Wednesday and Thursday represent the frantic peak of activity, with nearly 40 of the bigger companies reporting.

Telstra (Thursday)

Telstra should roll out the biggest number of the week, a half-yearly profit of around $2.2 billion.

That would represent a 3 per cent increase in profit, and would perhaps be enough to support another increase in dividends, which had until recently hardly budged at all for years.

While we are continuing to consume ever larger volumes of data, increased competition in the telco market – playing out as higher data allowances and lower excess data charges – will keep a lid on the all important average revenue per user metric.

Increased competition may also see Telstra lose share in the mobile market to smaller players offering cheaper deals.

Deutsche Bank is forecasting a 1 per cent fall in mobile revenues to $5.3 billion, which will be primarily driven by a decline in the sale of handsets.

But Telstra has a massive ace up its sleeve, the NBN rollout.

The rollout is gathering pace and if Telstra holds its dominant market share, NBN income could jump by almost 60 per cent to be in excess of $600 million.

The other big growth driver is Telstra's network applications and services division which is on track to report a 40 per cent lift in sales to $1.4 billion, with reasonably healthy margins of 7 per cent.

CSL (Tuesday)

CSL seems to immune to market disappointment, an affliction affecting large swathes of the ASX.

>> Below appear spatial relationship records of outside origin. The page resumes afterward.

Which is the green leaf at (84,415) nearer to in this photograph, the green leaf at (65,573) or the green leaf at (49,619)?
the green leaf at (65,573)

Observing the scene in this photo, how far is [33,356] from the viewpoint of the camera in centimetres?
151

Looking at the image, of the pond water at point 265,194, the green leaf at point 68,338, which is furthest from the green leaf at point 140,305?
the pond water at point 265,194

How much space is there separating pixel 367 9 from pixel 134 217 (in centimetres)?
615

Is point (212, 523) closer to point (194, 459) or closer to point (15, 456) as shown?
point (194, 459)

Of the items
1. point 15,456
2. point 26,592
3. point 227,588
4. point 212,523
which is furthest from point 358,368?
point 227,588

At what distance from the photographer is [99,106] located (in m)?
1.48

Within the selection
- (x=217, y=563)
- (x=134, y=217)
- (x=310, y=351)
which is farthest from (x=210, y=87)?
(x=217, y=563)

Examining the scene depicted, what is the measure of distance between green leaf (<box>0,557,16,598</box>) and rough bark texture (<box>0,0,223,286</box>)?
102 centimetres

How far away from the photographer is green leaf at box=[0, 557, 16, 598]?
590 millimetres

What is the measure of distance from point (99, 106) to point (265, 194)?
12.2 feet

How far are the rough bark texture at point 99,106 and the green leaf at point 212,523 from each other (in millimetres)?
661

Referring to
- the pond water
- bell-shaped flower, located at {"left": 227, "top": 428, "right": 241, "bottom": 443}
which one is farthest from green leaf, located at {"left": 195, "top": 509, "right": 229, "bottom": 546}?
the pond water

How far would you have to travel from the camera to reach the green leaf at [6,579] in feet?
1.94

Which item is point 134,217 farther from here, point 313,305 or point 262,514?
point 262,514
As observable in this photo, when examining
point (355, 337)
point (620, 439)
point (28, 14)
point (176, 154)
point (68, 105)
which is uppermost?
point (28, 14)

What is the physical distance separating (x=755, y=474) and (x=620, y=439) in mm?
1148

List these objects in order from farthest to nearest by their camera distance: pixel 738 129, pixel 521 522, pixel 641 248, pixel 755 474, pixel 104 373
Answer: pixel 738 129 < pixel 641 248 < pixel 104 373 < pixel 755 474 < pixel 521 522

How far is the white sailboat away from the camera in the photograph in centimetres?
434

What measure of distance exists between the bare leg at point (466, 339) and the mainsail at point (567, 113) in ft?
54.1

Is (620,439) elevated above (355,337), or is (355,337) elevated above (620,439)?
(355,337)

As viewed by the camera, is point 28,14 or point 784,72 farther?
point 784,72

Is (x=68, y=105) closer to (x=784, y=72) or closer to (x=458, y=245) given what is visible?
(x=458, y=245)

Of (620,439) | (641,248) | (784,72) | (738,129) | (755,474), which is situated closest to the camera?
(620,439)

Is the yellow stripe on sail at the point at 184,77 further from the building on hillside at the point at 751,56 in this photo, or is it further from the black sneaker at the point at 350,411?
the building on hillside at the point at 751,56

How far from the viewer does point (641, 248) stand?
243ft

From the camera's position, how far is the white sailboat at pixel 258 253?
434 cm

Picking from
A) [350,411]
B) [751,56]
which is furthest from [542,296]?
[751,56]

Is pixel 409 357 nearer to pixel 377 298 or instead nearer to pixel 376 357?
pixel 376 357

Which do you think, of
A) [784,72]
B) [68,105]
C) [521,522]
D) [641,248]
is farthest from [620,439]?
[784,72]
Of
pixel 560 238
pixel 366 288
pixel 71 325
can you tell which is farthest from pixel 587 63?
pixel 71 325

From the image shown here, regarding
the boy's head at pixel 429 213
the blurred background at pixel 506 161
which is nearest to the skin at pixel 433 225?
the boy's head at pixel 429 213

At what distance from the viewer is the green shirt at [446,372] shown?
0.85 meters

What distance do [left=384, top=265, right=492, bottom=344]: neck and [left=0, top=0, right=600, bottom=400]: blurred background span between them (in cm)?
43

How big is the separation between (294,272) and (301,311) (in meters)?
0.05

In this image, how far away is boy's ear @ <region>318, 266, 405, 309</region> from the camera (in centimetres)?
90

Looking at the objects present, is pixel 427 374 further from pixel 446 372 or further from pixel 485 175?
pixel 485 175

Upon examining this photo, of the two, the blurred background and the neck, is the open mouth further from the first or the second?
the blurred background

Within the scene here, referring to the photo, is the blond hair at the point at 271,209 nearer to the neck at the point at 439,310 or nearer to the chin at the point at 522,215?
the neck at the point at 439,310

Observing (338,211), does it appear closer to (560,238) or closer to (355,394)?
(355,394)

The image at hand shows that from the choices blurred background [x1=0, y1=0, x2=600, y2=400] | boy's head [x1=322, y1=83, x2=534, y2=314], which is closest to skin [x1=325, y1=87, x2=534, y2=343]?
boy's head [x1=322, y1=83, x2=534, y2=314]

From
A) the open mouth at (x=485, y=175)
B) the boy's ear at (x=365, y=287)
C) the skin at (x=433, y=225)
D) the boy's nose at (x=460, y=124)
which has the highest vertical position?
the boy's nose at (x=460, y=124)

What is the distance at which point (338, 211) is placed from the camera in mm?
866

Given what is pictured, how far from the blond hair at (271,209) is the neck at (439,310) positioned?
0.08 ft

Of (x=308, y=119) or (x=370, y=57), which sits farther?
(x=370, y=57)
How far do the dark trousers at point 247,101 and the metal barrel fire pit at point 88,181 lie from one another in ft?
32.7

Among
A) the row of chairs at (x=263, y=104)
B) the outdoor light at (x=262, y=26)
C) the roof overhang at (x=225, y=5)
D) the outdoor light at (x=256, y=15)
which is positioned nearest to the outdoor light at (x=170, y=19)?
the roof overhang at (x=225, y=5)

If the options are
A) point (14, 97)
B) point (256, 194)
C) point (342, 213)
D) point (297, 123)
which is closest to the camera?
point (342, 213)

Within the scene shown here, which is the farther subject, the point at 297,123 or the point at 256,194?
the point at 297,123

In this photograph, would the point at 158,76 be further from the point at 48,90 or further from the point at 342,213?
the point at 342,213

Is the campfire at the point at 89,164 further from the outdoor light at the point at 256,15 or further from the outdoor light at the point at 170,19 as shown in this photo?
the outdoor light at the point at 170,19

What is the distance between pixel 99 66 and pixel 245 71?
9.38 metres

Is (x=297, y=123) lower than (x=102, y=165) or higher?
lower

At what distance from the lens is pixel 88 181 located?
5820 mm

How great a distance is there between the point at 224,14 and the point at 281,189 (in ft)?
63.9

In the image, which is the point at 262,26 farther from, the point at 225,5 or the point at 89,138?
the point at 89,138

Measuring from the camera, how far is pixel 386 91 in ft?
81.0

It churns out oceans of plasma and vaccines and every so often drops a groundbreaking new therapeutic product into the mix.

It is also one of the few Australian companies that could be legitimately called a global champion.

A price increase in the US should help CSL meet its profit guidance of 5 per cent growth and half-yearly result of around $900 million.

Its quarterly reporting has moved in line with consensus forecasts, so a disappointment this time around is – as usual – unlikely

Woodside (Wednesday), Origin (Thursday), Santos (Friday)

The rewriting of oil and gas sector balance sheets - and ultimately financial statements – will make for pretty grim reading.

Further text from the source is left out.